La sua presenza l’ha annunciata con una lettera ad Antonio Raspanti, il vescovo che in via cautelativa l’ha allontanato dalla diocesi. Così, Don Carlo Chiarenza, il prete protagonista dell’inchiesta di “S” e accusato di pedofilia da Teodoro Pulvirenti, è tornato nella sua dimora, annessa alla basilica di San Sebastiano. Ma solo per un paio di giorni e per motivi personali. Lo racconta il quotidiano “La Sicilia”. “Il vescovo è stato informato dallo stesso don Carlo della sua presenza in città, per motivi strettamente personali. Tra stasera e domani (tra ieri sera e oggi, ndr) dovrebbe ripartire” hanno fatto sapere dall’ufficio stampa della Curia.
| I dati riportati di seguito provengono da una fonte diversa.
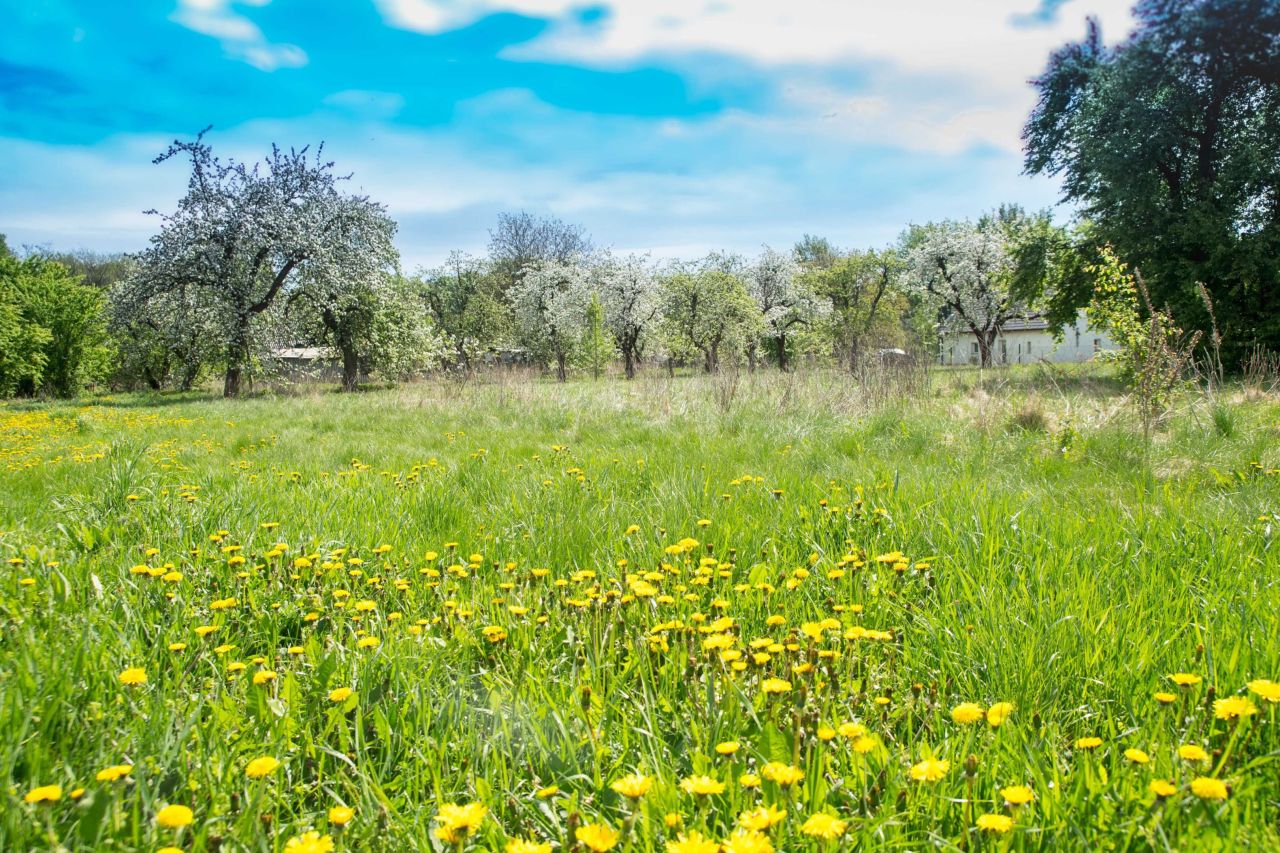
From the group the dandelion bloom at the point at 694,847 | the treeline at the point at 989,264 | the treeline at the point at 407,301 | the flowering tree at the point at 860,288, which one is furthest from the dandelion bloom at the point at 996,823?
the flowering tree at the point at 860,288

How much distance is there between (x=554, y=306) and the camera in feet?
140

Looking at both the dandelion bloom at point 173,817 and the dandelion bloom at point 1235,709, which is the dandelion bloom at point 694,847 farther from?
the dandelion bloom at point 1235,709

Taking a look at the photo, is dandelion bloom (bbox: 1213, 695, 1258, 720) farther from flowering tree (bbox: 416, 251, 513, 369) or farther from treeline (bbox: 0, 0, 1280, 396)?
flowering tree (bbox: 416, 251, 513, 369)

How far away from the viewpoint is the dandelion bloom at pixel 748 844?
100 centimetres

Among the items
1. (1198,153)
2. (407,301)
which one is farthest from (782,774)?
(407,301)

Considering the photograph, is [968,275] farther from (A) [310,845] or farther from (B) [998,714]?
(A) [310,845]

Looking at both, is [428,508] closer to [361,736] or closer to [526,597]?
[526,597]

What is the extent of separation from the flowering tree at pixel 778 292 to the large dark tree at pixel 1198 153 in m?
29.2

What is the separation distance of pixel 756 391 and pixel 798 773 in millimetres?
10013

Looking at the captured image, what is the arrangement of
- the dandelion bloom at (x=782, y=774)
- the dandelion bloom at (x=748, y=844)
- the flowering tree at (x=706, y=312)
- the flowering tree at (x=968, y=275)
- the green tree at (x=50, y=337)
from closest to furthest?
1. the dandelion bloom at (x=748, y=844)
2. the dandelion bloom at (x=782, y=774)
3. the green tree at (x=50, y=337)
4. the flowering tree at (x=968, y=275)
5. the flowering tree at (x=706, y=312)

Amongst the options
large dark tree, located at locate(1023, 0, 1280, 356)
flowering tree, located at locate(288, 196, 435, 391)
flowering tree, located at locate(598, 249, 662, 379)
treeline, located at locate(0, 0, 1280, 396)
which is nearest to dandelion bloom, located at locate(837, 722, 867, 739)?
treeline, located at locate(0, 0, 1280, 396)

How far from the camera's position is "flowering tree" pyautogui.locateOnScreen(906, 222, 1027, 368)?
4069 centimetres

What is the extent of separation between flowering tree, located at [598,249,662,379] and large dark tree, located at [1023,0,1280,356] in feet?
83.9

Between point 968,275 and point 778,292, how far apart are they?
12234mm
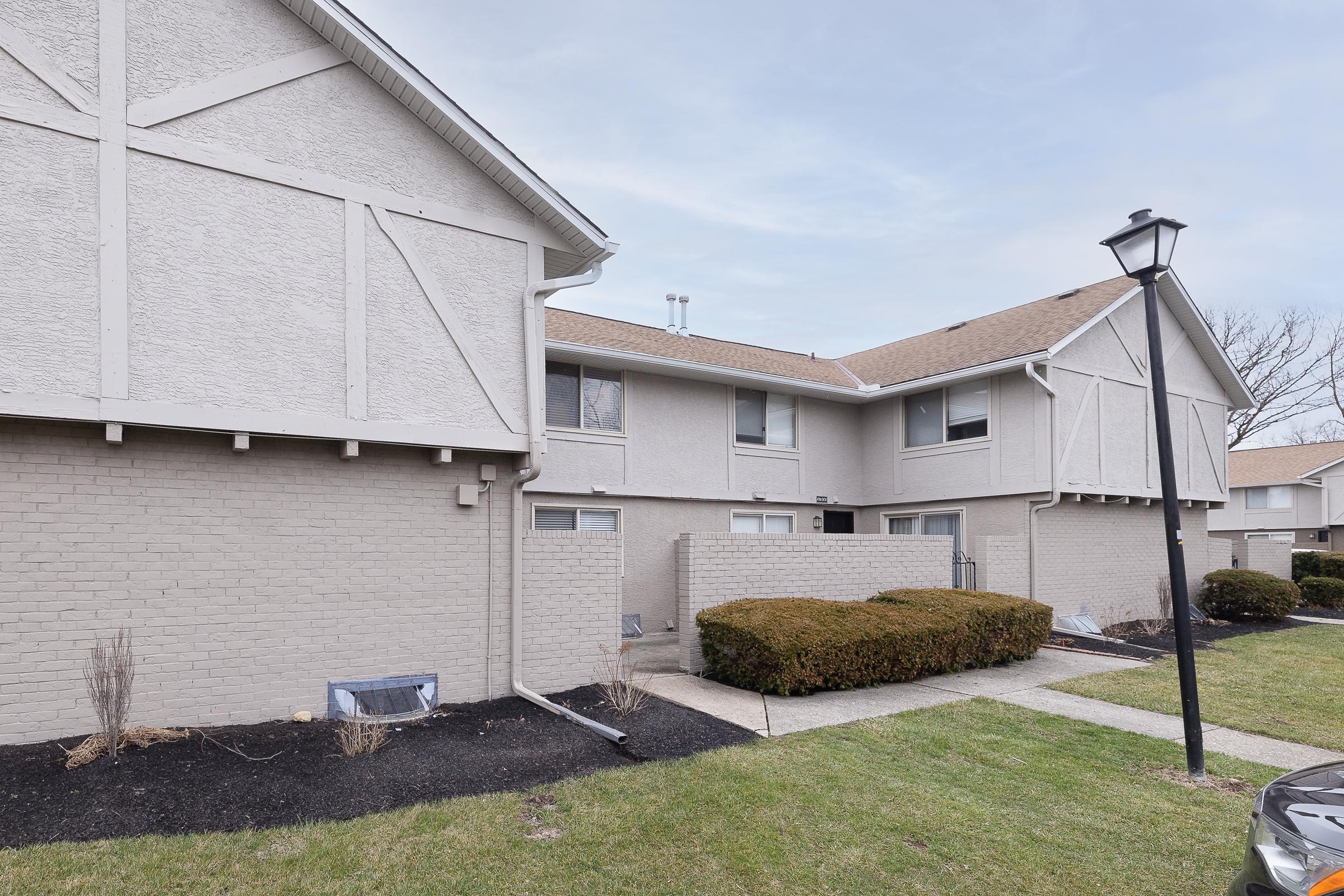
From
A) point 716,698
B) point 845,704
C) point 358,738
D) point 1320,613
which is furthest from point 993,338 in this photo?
point 358,738

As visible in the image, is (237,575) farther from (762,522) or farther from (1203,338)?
(1203,338)

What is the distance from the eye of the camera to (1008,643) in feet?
37.2

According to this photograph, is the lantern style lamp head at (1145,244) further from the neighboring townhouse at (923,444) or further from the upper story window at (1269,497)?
the upper story window at (1269,497)

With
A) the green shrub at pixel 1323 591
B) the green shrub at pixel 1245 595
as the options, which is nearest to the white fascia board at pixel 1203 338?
the green shrub at pixel 1245 595

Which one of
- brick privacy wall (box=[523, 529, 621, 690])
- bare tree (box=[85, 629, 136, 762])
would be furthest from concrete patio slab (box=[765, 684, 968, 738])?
bare tree (box=[85, 629, 136, 762])

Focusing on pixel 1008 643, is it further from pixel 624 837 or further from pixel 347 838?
pixel 347 838

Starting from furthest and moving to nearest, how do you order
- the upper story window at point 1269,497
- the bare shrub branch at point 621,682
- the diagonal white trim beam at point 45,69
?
the upper story window at point 1269,497, the bare shrub branch at point 621,682, the diagonal white trim beam at point 45,69

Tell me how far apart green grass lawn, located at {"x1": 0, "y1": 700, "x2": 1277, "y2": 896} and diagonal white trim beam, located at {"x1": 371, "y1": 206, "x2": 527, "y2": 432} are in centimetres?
403

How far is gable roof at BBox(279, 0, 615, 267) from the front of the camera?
770 cm

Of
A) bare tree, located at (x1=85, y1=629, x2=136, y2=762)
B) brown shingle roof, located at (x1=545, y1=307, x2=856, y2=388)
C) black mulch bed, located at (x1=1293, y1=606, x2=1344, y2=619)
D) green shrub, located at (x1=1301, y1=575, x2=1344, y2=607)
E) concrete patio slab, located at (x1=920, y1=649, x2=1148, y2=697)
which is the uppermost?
brown shingle roof, located at (x1=545, y1=307, x2=856, y2=388)

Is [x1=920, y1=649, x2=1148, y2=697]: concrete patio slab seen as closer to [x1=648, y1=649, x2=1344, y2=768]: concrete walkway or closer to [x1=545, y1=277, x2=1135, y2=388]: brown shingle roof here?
[x1=648, y1=649, x2=1344, y2=768]: concrete walkway

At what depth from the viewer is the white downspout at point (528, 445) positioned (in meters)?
8.60

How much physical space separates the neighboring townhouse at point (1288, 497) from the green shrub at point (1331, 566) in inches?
313

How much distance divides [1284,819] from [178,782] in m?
6.59
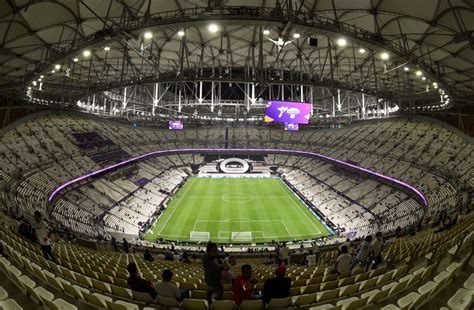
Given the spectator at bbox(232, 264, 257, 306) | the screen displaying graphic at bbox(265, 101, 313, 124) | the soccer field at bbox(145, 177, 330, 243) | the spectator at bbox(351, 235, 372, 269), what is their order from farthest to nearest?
the soccer field at bbox(145, 177, 330, 243), the screen displaying graphic at bbox(265, 101, 313, 124), the spectator at bbox(351, 235, 372, 269), the spectator at bbox(232, 264, 257, 306)

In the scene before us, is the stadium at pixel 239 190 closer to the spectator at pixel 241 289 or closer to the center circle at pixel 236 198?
the spectator at pixel 241 289

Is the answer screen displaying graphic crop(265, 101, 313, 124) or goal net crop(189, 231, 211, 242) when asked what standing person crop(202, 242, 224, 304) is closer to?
screen displaying graphic crop(265, 101, 313, 124)

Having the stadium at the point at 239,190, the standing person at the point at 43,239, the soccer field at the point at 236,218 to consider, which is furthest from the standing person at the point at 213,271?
the soccer field at the point at 236,218

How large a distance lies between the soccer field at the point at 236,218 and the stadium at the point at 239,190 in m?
0.30

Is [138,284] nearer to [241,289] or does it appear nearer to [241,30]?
[241,289]

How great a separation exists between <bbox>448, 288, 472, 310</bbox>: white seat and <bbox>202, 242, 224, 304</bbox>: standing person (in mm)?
4000

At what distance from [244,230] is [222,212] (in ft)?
21.7

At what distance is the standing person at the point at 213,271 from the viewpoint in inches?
232

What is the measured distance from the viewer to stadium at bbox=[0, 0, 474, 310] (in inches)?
258

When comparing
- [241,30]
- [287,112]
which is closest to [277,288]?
[287,112]

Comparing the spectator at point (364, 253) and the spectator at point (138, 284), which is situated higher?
the spectator at point (138, 284)

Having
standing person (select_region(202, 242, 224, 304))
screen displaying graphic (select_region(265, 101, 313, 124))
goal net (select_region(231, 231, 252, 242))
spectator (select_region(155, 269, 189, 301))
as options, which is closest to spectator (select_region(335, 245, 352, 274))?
standing person (select_region(202, 242, 224, 304))

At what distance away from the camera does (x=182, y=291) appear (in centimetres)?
661

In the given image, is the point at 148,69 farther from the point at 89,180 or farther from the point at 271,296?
the point at 271,296
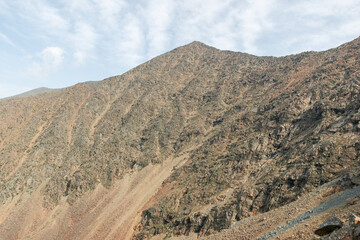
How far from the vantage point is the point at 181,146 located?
193ft

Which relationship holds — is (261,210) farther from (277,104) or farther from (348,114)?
(277,104)

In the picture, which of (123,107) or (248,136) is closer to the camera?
(248,136)

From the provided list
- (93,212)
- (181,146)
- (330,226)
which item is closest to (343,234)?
(330,226)

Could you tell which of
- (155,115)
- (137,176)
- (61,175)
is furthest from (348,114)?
(61,175)

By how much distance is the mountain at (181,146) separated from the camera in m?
29.7

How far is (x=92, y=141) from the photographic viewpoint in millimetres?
68062

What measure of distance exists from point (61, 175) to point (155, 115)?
102 feet

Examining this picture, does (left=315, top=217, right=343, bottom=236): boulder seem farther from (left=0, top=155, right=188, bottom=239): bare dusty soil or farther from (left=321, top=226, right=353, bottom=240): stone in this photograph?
(left=0, top=155, right=188, bottom=239): bare dusty soil

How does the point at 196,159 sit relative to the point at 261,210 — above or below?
above

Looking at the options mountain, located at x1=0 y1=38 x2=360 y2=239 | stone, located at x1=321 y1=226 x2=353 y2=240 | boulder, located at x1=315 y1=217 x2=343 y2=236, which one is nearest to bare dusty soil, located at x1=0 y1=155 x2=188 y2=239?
mountain, located at x1=0 y1=38 x2=360 y2=239

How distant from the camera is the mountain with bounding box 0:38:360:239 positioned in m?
29.7

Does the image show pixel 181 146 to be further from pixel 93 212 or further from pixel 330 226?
pixel 330 226

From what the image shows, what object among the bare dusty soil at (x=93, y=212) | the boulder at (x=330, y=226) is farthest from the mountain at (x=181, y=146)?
the boulder at (x=330, y=226)

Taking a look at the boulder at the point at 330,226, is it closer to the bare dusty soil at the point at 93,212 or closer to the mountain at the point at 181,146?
the mountain at the point at 181,146
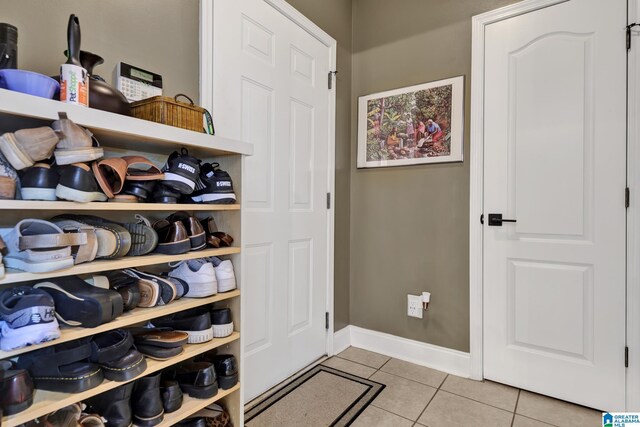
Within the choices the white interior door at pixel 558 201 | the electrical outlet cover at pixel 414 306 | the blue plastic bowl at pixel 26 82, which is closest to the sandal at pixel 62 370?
the blue plastic bowl at pixel 26 82

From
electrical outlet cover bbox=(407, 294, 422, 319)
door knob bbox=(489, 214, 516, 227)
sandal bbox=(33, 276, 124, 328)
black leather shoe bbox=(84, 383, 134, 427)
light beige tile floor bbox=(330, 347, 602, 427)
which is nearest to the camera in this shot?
sandal bbox=(33, 276, 124, 328)

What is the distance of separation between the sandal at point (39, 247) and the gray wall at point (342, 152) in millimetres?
1798

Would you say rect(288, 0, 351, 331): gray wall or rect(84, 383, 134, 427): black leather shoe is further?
rect(288, 0, 351, 331): gray wall

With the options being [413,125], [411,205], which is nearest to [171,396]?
[411,205]

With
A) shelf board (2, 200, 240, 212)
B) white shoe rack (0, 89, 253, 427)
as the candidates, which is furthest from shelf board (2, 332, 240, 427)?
shelf board (2, 200, 240, 212)

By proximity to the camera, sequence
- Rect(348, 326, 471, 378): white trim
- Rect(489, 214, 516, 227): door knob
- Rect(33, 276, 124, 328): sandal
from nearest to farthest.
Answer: Rect(33, 276, 124, 328): sandal, Rect(489, 214, 516, 227): door knob, Rect(348, 326, 471, 378): white trim

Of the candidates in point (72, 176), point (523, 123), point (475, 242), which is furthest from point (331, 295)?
point (72, 176)

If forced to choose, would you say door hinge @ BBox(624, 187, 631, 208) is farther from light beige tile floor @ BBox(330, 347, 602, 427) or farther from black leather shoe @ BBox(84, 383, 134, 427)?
black leather shoe @ BBox(84, 383, 134, 427)

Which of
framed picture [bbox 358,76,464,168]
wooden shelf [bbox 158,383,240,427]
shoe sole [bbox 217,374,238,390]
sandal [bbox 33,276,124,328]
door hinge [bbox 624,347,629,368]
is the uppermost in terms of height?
framed picture [bbox 358,76,464,168]

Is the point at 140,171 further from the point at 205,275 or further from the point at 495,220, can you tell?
the point at 495,220

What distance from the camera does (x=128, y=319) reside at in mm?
950

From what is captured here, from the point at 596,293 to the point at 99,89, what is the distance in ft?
7.58

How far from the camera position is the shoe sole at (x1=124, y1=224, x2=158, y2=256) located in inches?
41.2

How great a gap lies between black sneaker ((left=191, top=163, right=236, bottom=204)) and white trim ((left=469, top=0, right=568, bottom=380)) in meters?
1.51
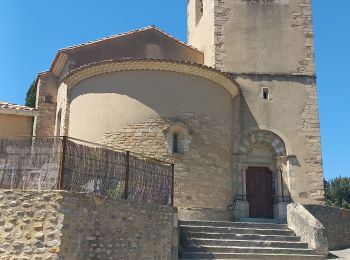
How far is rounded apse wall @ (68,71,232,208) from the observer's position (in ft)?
49.5

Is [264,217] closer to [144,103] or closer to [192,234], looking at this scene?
[192,234]

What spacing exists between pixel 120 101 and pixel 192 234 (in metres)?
5.24

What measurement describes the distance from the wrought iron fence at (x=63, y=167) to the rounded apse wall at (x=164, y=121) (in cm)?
458

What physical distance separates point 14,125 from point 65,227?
23.3ft

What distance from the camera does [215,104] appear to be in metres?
16.4

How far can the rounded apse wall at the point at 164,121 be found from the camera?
594 inches

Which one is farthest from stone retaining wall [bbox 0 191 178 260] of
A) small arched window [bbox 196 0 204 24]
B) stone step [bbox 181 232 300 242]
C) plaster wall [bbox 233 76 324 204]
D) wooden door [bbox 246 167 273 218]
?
small arched window [bbox 196 0 204 24]

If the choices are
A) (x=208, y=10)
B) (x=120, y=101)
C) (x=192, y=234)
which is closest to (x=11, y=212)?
(x=192, y=234)

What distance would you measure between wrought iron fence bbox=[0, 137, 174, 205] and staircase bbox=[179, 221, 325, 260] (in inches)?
113

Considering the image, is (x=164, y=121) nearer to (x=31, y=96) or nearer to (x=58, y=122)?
(x=58, y=122)

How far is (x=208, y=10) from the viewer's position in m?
19.9

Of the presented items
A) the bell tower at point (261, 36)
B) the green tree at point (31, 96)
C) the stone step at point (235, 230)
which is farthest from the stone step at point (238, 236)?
the green tree at point (31, 96)

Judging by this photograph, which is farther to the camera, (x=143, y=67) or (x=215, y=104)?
(x=215, y=104)

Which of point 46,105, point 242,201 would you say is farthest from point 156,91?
point 46,105
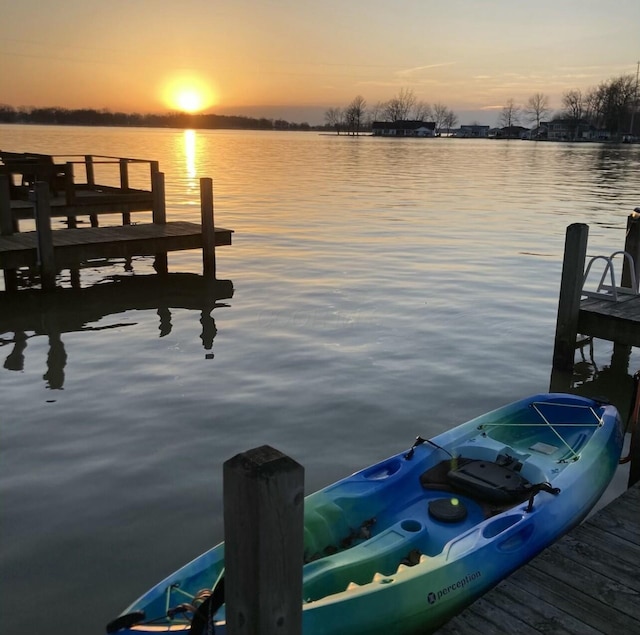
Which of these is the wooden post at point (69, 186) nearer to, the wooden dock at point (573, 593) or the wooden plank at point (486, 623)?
the wooden dock at point (573, 593)

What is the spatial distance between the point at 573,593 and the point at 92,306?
35.2 ft

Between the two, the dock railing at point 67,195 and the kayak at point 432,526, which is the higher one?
the dock railing at point 67,195

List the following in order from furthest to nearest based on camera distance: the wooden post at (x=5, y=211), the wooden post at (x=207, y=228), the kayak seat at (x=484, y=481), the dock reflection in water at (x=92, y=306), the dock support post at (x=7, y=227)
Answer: the wooden post at (x=207, y=228) → the dock support post at (x=7, y=227) → the wooden post at (x=5, y=211) → the dock reflection in water at (x=92, y=306) → the kayak seat at (x=484, y=481)

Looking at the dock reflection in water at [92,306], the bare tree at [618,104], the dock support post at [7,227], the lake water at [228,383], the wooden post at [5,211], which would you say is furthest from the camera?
the bare tree at [618,104]

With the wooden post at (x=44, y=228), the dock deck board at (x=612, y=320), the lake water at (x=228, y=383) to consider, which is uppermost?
the wooden post at (x=44, y=228)

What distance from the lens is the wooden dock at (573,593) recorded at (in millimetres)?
3670

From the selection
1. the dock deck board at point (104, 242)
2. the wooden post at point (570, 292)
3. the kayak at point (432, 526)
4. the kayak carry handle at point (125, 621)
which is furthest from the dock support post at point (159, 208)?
the kayak carry handle at point (125, 621)

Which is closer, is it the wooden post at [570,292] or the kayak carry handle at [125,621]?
the kayak carry handle at [125,621]

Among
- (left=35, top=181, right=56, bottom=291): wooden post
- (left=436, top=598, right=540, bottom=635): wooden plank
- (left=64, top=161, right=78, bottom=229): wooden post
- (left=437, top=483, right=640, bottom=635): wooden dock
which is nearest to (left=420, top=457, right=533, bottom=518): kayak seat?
(left=437, top=483, right=640, bottom=635): wooden dock

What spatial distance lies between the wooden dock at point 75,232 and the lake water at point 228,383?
97 cm

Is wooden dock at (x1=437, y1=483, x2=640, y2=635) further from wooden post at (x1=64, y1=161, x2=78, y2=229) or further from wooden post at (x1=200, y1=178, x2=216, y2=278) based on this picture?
wooden post at (x1=64, y1=161, x2=78, y2=229)

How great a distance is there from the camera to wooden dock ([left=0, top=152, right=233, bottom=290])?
1242cm

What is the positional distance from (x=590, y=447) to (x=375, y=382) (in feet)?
11.7

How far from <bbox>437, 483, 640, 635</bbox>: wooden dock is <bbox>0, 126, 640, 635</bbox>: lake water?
2.61m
Niente di male, insomma, ma qualcuno storce il naso. Roberto Mirabile, presidente della “Caramella buona onlus”, l’associazione che in questi anni ha sostenuto e spinto alla denuncia Teo Pulvirenti, trova sì lecito che Don Chiarenza, da libero cittadino, torni in città, “ma trovo di pessimo gusto che, in suo onore, si organizzi una sorta di festa tra pizza e colombe pasquali, quando, è vero, ancora solo ipoteticamente ma ricordiamo, con un’indagine in corso, si è accusati di tale infamia e ci sono persone che stanno realmente soffrendo”.
Roberto Mirabile, secondo la ricostruzione del giornale catanese, farebbe riferimento a una cena, avvenuta martedì sera, fra Don Carlo, il fratello, qualche amico e alcuni componenti della commissione per i festeggiamenti di San Sebastiano. Per il presidente dell’agguerrita associazione anti-pedofilia, insomma, non c’è proprio nulla da festeggiare.